NPRG058: Advanced Programming in Parallel Environment

Final Assignment

The final assignment is to implement the k-medoids algorithm to cluster image feature signatures using SQFD as a distance function. The SQFD was introduced in the second CUDA lecture and is revised below. The serial implementation is available on NFS at /home/_teaching/advpara/final-kmedoids, and you can find the same code in your prepared Git repository. You can use any parallel approach and any technologies you deem fit; however, we expect you to use a combination of at least two different technologies.

Algorithm description

The k-medoids algorithm is quite similar to k-means clustering. It divides a set of objects into k clusters based on their similarity, defined by a given distance function. Unlike k-means, where the objects are points in R^d and Euclidean distance defines (dis)similarity, k-medoids makes more relaxed assumptions. The clustered objects and the given (dis)similarity function d(o_1, o_2) can be anything; the only assumption is that d conforms to the metric axioms. Therefore, the assignment step of the algorithm is virtually the same as in k-means, but the construction of means (centroids) is quite different.

Since we cannot construct the centroid of a cluster using vector operations (like in k-means), we choose one of the assigned objects as a representative (centroid) of the cluster. The best object for the job is the one that lies closest to the center, so we compute distances between all objects within one cluster and subsequently select the object with the lowest sum of distances to all its neighbors.

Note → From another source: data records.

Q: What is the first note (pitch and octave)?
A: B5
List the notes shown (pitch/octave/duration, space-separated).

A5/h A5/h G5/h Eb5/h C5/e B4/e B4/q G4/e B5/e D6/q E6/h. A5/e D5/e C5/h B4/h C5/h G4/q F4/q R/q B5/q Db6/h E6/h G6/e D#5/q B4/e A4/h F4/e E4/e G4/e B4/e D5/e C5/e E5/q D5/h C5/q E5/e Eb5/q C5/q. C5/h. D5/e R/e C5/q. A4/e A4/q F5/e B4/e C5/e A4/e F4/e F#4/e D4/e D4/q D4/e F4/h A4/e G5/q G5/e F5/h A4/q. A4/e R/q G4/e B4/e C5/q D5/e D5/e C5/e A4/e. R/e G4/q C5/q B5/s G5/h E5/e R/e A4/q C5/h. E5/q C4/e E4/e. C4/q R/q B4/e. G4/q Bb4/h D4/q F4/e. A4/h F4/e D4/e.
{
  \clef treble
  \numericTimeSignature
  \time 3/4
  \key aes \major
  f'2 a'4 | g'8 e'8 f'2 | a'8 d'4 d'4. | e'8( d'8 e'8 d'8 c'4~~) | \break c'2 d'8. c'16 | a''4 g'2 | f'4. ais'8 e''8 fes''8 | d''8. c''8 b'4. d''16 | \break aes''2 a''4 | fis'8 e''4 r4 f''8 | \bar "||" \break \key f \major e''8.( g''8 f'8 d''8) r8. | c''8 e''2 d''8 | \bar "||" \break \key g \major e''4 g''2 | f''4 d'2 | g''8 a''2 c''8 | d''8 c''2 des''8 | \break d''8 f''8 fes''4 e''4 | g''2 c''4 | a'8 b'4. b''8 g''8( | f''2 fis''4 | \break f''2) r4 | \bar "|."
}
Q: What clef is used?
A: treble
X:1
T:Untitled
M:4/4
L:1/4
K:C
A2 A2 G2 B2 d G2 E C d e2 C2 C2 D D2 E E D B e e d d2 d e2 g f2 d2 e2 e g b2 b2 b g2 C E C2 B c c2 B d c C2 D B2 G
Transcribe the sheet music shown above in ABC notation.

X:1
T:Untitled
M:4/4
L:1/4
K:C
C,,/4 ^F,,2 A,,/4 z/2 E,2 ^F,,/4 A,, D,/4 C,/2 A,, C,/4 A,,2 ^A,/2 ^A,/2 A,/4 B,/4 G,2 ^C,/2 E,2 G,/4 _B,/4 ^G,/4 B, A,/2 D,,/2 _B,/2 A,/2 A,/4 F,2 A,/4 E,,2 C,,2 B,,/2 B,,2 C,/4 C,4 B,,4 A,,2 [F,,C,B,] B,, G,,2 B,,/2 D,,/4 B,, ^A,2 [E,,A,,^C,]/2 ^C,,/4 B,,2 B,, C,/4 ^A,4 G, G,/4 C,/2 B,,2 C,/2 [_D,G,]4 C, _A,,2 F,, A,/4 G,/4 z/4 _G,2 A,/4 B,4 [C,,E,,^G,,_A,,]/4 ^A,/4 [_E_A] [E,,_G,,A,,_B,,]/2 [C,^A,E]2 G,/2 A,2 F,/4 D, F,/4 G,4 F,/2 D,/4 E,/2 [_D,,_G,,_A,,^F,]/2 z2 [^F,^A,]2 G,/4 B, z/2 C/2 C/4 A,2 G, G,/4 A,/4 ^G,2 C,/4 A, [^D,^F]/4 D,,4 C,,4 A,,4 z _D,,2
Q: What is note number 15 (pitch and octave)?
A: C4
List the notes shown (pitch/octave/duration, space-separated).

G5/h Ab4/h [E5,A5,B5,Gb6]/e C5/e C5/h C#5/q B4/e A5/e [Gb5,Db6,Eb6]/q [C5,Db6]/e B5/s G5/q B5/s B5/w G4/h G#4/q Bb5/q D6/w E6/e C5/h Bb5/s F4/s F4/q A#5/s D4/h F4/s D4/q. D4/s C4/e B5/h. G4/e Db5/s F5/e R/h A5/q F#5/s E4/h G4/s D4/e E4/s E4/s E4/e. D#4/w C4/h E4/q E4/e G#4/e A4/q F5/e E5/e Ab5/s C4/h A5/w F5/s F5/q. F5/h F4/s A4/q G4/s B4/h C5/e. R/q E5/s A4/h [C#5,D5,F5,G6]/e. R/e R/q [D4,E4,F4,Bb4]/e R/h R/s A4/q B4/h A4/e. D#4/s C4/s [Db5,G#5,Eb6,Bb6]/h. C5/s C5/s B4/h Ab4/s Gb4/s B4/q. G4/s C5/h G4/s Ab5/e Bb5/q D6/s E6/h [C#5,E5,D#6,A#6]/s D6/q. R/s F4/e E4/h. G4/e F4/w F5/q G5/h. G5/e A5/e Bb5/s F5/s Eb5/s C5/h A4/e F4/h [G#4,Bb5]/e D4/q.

The input dataset comprises feature signatures of images. A feature signature is a list of tuples (f_i, w_i), where f_i is a feature vector R^d of fixed dimensionality (d = 7 in our case) and w_i is its weight (in R+). Signatures may differ in size, so that simpler images are represented by shorter lists and vice versa. Our signatures are typically tens to hundreds of features (tuples) long.

The SQFD (Signature Quadratic Form Distance) is used as a distance function that measures dissimilarity, and it can handle the fact that the input signatures have different sizes. How this function is computed was described in detail in the lectures; however, here is a quick refresher:

sqfd(o, q) = sqrt((w_o | -w_q) x A_f x (w_o | -w_q)^T), where o and q are input feature signatures, | is vector concatenation, and A_f is a matrix defined as

A_f(i,j) = exp(-α L_2^2(f_i, f_j)), where f_i is the i-th feature of the concatenated vector of features (from o and q), and α is a constant tuning parameter.

Remember that the best way to parallelize SQFD internally is to evaluate all elements of A_f independently, multiply them by the appropriate weights (according to distributivity rules), and sum them up using a parallel reduction.

Technical details

There are only two strong evaluation criteria:

The solution must utilize a combination of (at least) two parallel technologies. A natural choice would be CUDA + MPI; however, using CUDA (multi-GPU) with smart host-based scheduling or MPI + an elaborate CPU parallel solution is also acceptable.
The solution must exhibit sufficient speedup (based on selected technologies) -- i.e., a speedup that would be expected from a straightforward, decent implementation.

Also provide a README file with:

a brief summary explaining how your solution was implemented (mainly which parallel technologies were used and how),
information on how to build and execute the solution (especially if you use MPI or if you added some extra CLI arguments),
and measured (expected) speedup compared to the provided serial baseline (that correspond to the execution arguments provided in the previous point).

Submit your solution into the prepared Git repository and, once it is complete, notify the teachers via Mattermost. There is no deadline, but it is strongly recommended to submit your solution at least one week before you plan to attend the oral exam, so that there is enough time to review the solution and award you credit.